All three storage regions posted declines this week. Inventories in the East, West, and Producing regions decreased by 86 Bcf (the 5-year average net withdrawal is 85 Bcf), 23 Bcf (the 5-year average net withdrawal is 20 Bcf), and 39 Bcf (the 5-year average net withdrawal is 39 Bcf), respectively. In the Producing region, working natural gas inventories decreased 8 Bcf (2.8 percent) in salt cavern facilities and decreased 33 Bcf (3.7 percent) in nonsalt cavern facilities.

Temperatures during the storage report week were 4.0 degrees warmer than the 30-year normal temperature and 4.4 degrees cooler than the same period last year.

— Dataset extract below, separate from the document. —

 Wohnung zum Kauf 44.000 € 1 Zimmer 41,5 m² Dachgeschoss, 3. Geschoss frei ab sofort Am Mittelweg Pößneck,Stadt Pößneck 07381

Temperatures in the Lower 48 states averaged 37.1 degrees, compared to 41.6 degrees last year and the 30-year normal of 33.1 degrees. While overall temperatures were a few degrees warmer than normal, temperatures varied somewhat across Census divisions. In the Midwest, the West North Central and East North Central Census divisions were particularly warm, averaging 8.7 and 7.0 degrees warmer, respectively, than the 30-year normal. In the West, the Pacific and Mountain Census divisions were relatively cool, averaging 1.1 and 0.9 degrees cooler, respectively, than the 30-year normal. Heating degree-days nationwide were 12.4 percent below normal and 19.4 percent above last year.